[Some records]
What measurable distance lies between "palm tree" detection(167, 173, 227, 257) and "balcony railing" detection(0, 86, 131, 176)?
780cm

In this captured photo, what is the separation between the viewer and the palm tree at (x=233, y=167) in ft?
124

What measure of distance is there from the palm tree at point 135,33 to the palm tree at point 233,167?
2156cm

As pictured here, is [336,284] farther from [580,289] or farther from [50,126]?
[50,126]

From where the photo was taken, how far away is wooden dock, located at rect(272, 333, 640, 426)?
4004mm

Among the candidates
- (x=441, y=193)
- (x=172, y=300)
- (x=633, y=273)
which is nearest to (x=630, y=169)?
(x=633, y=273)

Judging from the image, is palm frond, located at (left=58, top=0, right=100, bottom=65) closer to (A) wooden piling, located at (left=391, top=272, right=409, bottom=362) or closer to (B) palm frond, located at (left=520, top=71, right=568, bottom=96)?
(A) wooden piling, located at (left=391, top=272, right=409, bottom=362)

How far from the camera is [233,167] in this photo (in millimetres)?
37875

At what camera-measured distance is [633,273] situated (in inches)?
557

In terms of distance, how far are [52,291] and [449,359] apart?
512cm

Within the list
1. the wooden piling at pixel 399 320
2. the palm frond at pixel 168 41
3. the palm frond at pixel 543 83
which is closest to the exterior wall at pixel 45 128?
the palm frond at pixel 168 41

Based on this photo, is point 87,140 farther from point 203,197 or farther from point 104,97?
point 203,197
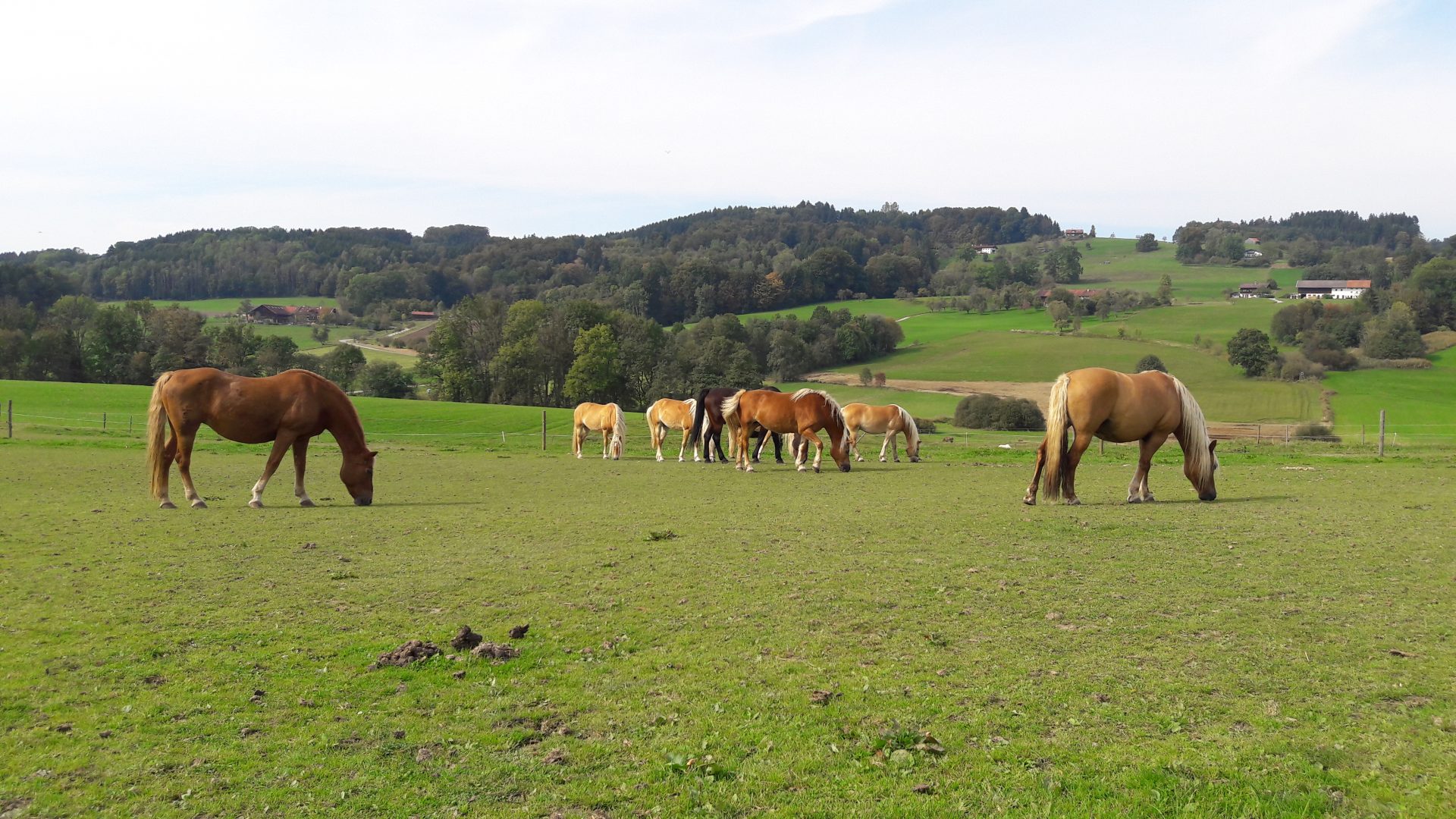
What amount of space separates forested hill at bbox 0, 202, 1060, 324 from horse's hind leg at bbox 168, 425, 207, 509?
87.7 metres

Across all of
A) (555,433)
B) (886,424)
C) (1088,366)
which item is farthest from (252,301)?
(886,424)

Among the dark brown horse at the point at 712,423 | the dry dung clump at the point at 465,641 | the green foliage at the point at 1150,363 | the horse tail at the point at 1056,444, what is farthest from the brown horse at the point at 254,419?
the green foliage at the point at 1150,363

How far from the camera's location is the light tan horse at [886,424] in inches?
1124

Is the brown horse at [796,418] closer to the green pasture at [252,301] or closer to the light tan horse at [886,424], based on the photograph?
the light tan horse at [886,424]

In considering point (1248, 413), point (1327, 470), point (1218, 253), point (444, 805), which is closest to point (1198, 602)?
point (444, 805)

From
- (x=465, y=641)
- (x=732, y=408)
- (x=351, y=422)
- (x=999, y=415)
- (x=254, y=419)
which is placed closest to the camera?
(x=465, y=641)

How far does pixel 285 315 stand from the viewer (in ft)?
377

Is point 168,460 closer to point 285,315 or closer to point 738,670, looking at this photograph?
point 738,670

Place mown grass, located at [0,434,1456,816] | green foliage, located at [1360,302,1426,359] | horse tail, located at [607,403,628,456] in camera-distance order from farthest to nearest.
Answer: green foliage, located at [1360,302,1426,359]
horse tail, located at [607,403,628,456]
mown grass, located at [0,434,1456,816]

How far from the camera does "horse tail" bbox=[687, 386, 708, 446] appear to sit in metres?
26.6

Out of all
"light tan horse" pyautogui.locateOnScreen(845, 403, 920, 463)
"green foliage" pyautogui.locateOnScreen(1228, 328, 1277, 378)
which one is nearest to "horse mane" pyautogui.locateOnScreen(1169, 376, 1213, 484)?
"light tan horse" pyautogui.locateOnScreen(845, 403, 920, 463)

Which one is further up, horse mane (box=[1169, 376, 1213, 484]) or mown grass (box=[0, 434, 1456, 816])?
horse mane (box=[1169, 376, 1213, 484])

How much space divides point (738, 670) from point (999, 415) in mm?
50597

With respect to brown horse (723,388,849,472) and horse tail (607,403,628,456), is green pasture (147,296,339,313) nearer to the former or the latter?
horse tail (607,403,628,456)
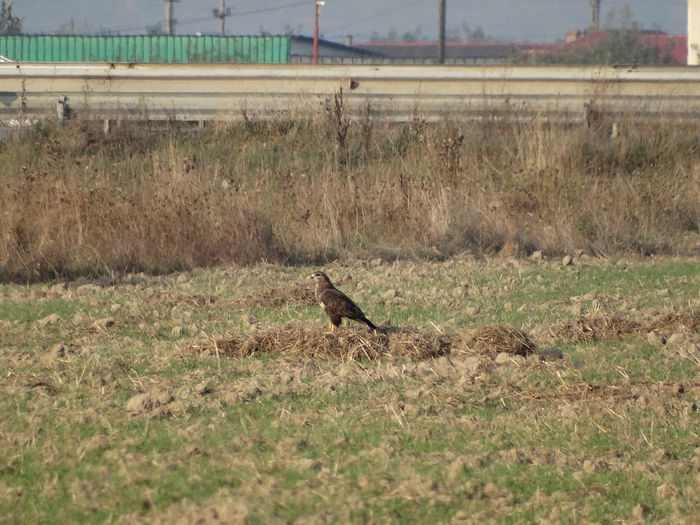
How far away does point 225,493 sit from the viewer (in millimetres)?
4281

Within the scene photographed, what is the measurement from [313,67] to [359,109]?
2910 mm

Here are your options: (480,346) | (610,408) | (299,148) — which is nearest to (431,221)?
(299,148)

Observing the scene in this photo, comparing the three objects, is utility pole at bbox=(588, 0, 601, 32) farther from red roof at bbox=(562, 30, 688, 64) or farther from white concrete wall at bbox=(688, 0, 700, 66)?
white concrete wall at bbox=(688, 0, 700, 66)

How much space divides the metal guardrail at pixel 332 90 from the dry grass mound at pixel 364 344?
31.8ft

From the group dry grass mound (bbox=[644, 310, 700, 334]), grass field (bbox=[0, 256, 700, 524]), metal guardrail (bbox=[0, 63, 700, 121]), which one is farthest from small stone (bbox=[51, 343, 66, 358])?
metal guardrail (bbox=[0, 63, 700, 121])

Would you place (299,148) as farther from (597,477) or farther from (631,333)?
(597,477)

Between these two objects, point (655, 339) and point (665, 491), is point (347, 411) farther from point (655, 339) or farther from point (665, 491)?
point (655, 339)

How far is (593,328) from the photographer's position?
7.33 m

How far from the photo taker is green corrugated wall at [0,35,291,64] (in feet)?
104

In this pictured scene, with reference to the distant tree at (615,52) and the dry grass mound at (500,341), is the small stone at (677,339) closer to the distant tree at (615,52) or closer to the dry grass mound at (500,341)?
the dry grass mound at (500,341)

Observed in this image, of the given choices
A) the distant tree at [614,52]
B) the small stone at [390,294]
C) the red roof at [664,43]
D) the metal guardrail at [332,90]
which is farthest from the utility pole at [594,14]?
the small stone at [390,294]

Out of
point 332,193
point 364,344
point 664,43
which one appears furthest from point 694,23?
point 364,344

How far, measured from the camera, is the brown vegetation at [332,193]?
1077 centimetres

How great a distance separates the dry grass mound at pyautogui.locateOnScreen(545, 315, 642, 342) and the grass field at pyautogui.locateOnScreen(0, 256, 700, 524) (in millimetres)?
17
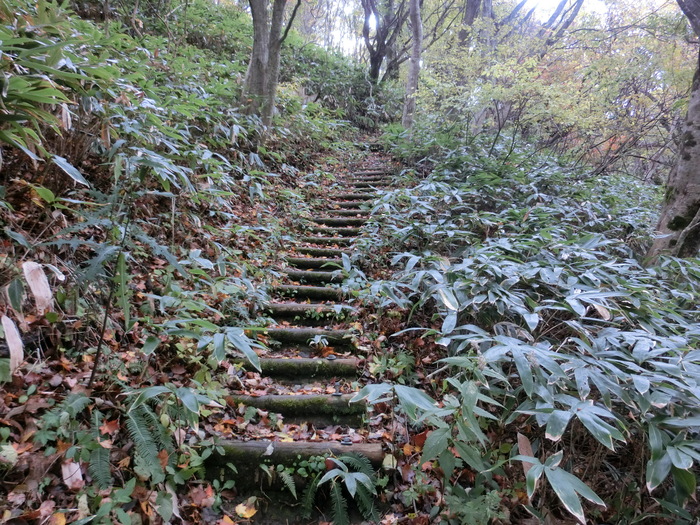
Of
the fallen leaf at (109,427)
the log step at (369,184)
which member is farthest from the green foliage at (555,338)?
the log step at (369,184)

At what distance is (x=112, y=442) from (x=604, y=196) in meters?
7.02

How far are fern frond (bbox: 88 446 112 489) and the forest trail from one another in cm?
66

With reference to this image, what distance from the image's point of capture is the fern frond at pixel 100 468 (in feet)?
5.44

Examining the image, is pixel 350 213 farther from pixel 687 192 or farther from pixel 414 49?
pixel 414 49

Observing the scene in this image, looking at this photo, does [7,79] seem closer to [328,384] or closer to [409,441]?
[328,384]

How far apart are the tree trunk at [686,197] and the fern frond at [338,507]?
402cm

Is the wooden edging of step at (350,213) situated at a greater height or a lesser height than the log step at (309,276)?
greater

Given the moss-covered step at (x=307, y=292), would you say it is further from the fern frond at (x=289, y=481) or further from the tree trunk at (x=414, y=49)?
the tree trunk at (x=414, y=49)

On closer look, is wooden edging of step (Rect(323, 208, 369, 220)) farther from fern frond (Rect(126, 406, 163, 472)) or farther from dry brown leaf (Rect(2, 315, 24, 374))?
dry brown leaf (Rect(2, 315, 24, 374))

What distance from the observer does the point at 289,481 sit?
209cm

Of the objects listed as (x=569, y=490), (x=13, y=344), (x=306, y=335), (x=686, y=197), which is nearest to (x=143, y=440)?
(x=13, y=344)

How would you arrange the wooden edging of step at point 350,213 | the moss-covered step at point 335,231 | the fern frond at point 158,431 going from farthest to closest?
the wooden edging of step at point 350,213 → the moss-covered step at point 335,231 → the fern frond at point 158,431

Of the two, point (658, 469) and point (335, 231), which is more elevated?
point (335, 231)

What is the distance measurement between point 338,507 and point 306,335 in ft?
5.38
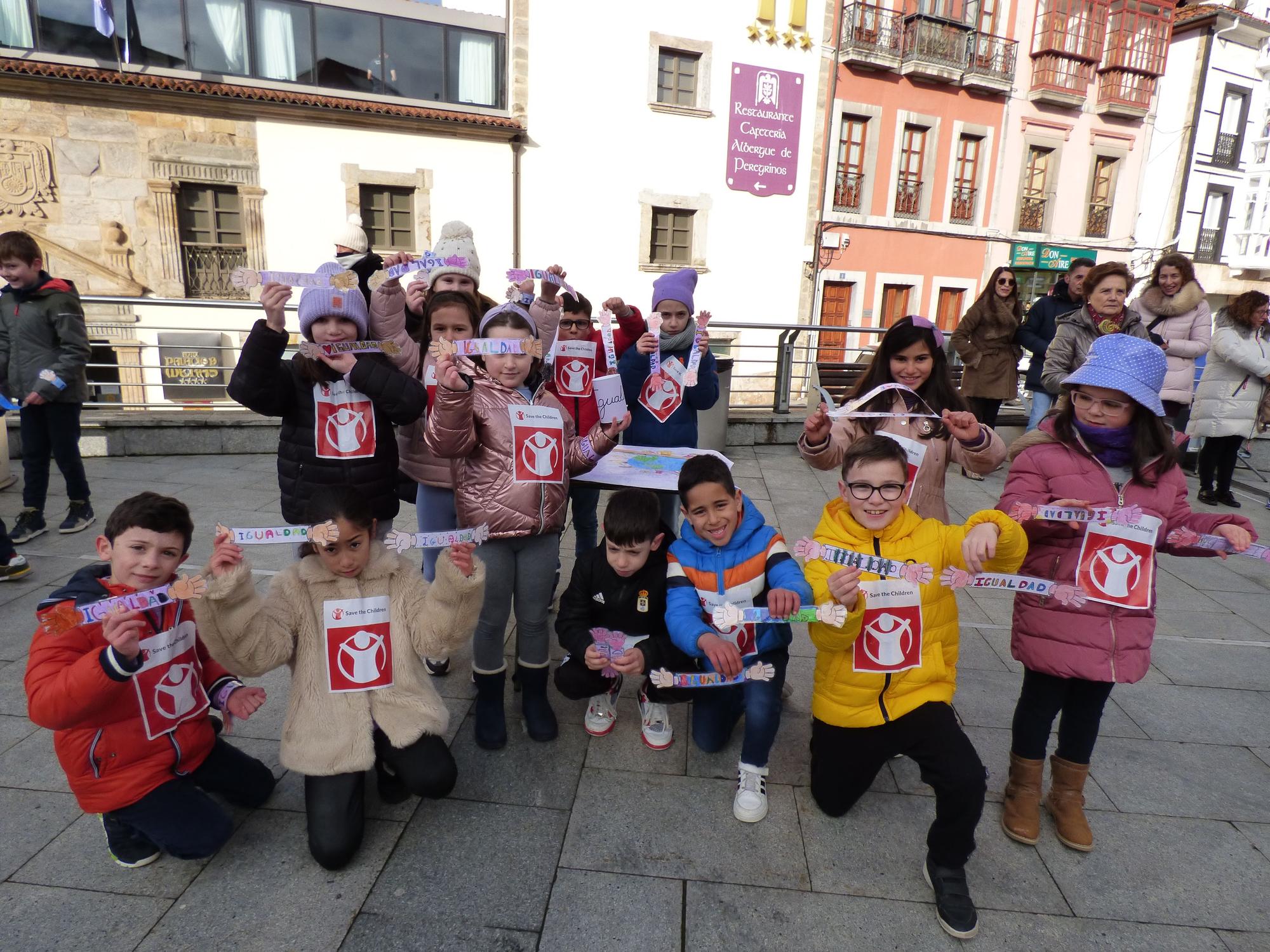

• **Prompt**: Rewrite all of the lines above, replacing "wooden dock" with "timber pier" and changing nothing else. Omit the pictures from your answer.

• **Full answer**:
What measurable distance lies between "palm tree" detection(167, 173, 227, 257) and "balcony railing" detection(0, 86, 131, 176)?
780cm

In this captured photo, what is the separation between the viewer and the palm tree at (x=233, y=167) in ft?
124

What measure of distance is there from the palm tree at point 135,33 to the palm tree at point 233,167?
2156cm

As pictured here, is [336,284] farther from [580,289] or farther from [50,126]?
[50,126]

From where the photo was taken, how far away is timber pier, located at rect(272, 333, 640, 426)?
4004mm

Among the candidates
- (x=441, y=193)
- (x=172, y=300)
- (x=633, y=273)
which is nearest to (x=630, y=169)?
(x=633, y=273)

Judging from the image, is palm frond, located at (left=58, top=0, right=100, bottom=65) closer to (A) wooden piling, located at (left=391, top=272, right=409, bottom=362) or closer to (B) palm frond, located at (left=520, top=71, right=568, bottom=96)?
(A) wooden piling, located at (left=391, top=272, right=409, bottom=362)

How far from the camera is [233,167] in this photo (in millimetres)?
37875

At what camera-measured distance is [633,273] situated (in inches)?
557

In terms of distance, how far are [52,291] and [449,359] apart?
512cm

Within the list
1. the wooden piling at pixel 399 320
2. the palm frond at pixel 168 41
3. the palm frond at pixel 543 83
which is closest to the exterior wall at pixel 45 128?
the palm frond at pixel 168 41

Based on this photo, is point 87,140 farther from point 203,197 or farther from point 104,97?
point 203,197
What amount of space separates forested hill at bbox 0, 202, 1060, 324 from horse's hind leg at bbox 168, 425, 207, 509?
87.7 metres

Across all of
A) (555,433)
B) (886,424)
C) (1088,366)
which item is farthest from (252,301)?
(886,424)

Among the dark brown horse at the point at 712,423 | the dry dung clump at the point at 465,641 | the green foliage at the point at 1150,363 | the horse tail at the point at 1056,444, what is farthest from the brown horse at the point at 254,419?
the green foliage at the point at 1150,363

How far from the camera's location is the light tan horse at [886,424] in inches?
1124

Is the brown horse at [796,418] closer to the green pasture at [252,301] or closer to the light tan horse at [886,424], based on the photograph?
the light tan horse at [886,424]

In considering point (1248, 413), point (1327, 470), point (1218, 253), point (444, 805), which is closest to point (1198, 602)?
point (444, 805)

From
- (x=465, y=641)
- (x=732, y=408)
- (x=351, y=422)
- (x=999, y=415)
- (x=254, y=419)
which is placed closest to the camera?
(x=465, y=641)

How far does pixel 285 315 stand from the viewer (in ft)?
377

Is point 168,460 closer to point 285,315 or closer to point 738,670, looking at this photograph?
point 738,670

Place mown grass, located at [0,434,1456,816] | green foliage, located at [1360,302,1426,359] | horse tail, located at [607,403,628,456] in camera-distance order from farthest to nearest.
Answer: green foliage, located at [1360,302,1426,359]
horse tail, located at [607,403,628,456]
mown grass, located at [0,434,1456,816]

How far from the camera does "horse tail" bbox=[687, 386, 708, 446] appear to sit in metres?
26.6

Out of all
"light tan horse" pyautogui.locateOnScreen(845, 403, 920, 463)
"green foliage" pyautogui.locateOnScreen(1228, 328, 1277, 378)
which one is nearest to "horse mane" pyautogui.locateOnScreen(1169, 376, 1213, 484)?
"light tan horse" pyautogui.locateOnScreen(845, 403, 920, 463)

Which one is further up, horse mane (box=[1169, 376, 1213, 484]) or mown grass (box=[0, 434, 1456, 816])?
horse mane (box=[1169, 376, 1213, 484])

How much space divides point (738, 670) from point (999, 415) in mm?
50597

With respect to brown horse (723,388,849,472) and horse tail (607,403,628,456), is green pasture (147,296,339,313) nearer to the former or the latter?
horse tail (607,403,628,456)
How far away does point 225,493 sit from the viewer (in millimetres)?
4281

Within the scene photographed, what is the measurement from [313,67] to [359,109]?
2910 mm

Here are your options: (480,346) | (610,408) | (299,148) — which is nearest to (431,221)?
(299,148)

Observing the scene in this photo, comparing the three objects, is utility pole at bbox=(588, 0, 601, 32) farther from red roof at bbox=(562, 30, 688, 64) or farther from white concrete wall at bbox=(688, 0, 700, 66)?
white concrete wall at bbox=(688, 0, 700, 66)

How much space divides the metal guardrail at pixel 332 90 from the dry grass mound at pixel 364 344?
31.8ft

From the group dry grass mound (bbox=[644, 310, 700, 334]), grass field (bbox=[0, 256, 700, 524]), metal guardrail (bbox=[0, 63, 700, 121]), which one is farthest from small stone (bbox=[51, 343, 66, 358])?
metal guardrail (bbox=[0, 63, 700, 121])

Would you place (299,148) as farther from (597,477) or farther from (631,333)?
(597,477)

Between these two objects, point (655, 339) and point (665, 491), is point (347, 411) farther from point (655, 339) or farther from point (665, 491)?
point (655, 339)

How far is (593,328) from the photographer's position?
7.33 m

How far from the photo taker is green corrugated wall at [0,35,291,64] (in feet)?
104

In this pictured scene, with reference to the distant tree at (615,52) and the dry grass mound at (500,341), is the small stone at (677,339) closer to the distant tree at (615,52) or closer to the dry grass mound at (500,341)?
the dry grass mound at (500,341)

Observed in this image, of the given choices
A) the distant tree at [614,52]
B) the small stone at [390,294]
C) the red roof at [664,43]
D) the metal guardrail at [332,90]
which is farthest from the utility pole at [594,14]?
the small stone at [390,294]

Out of
point 332,193
point 364,344
point 664,43
which one appears furthest from point 694,23?
point 364,344

How far, measured from the camera, is the brown vegetation at [332,193]?
1077 centimetres

How great a distance separates the dry grass mound at pyautogui.locateOnScreen(545, 315, 642, 342) and the grass field at pyautogui.locateOnScreen(0, 256, 700, 524) (in millimetres)?
17
Of
the fallen leaf at (109,427)
the log step at (369,184)
which member is farthest from the green foliage at (555,338)?
the log step at (369,184)

At what distance is (x=112, y=442) from (x=604, y=196) in meters?
7.02

How far are fern frond (bbox: 88 446 112 489) and the forest trail from one another in cm?
66

With reference to this image, what distance from the image's point of capture is the fern frond at pixel 100 468 (in feet)?
5.44

Examining the image, is pixel 350 213 farther from pixel 687 192 or farther from pixel 414 49?
pixel 414 49

Observing the scene in this image, looking at this photo, does [7,79] seem closer to [328,384] or closer to [409,441]?
[328,384]

How far apart are the tree trunk at [686,197] and the fern frond at [338,507]?
402cm

Is the wooden edging of step at (350,213) situated at a greater height or a lesser height than the log step at (309,276)?
greater

Given the moss-covered step at (x=307, y=292), would you say it is further from the fern frond at (x=289, y=481) or further from the tree trunk at (x=414, y=49)?
the tree trunk at (x=414, y=49)

On closer look, is wooden edging of step (Rect(323, 208, 369, 220)) farther from fern frond (Rect(126, 406, 163, 472)) or farther from dry brown leaf (Rect(2, 315, 24, 374))?
dry brown leaf (Rect(2, 315, 24, 374))

What distance from the observer does the point at 289,481 sit?
209cm

Of the objects listed as (x=569, y=490), (x=13, y=344), (x=306, y=335), (x=686, y=197), which is nearest to (x=143, y=440)?
(x=13, y=344)

How would you arrange the wooden edging of step at point 350,213 | the moss-covered step at point 335,231 | the fern frond at point 158,431 going from farthest to closest?
the wooden edging of step at point 350,213 → the moss-covered step at point 335,231 → the fern frond at point 158,431

Of the two, point (658, 469) and point (335, 231), which is more elevated?
point (335, 231)

What is the distance measurement between point 338,507 and point 306,335 in ft?
5.38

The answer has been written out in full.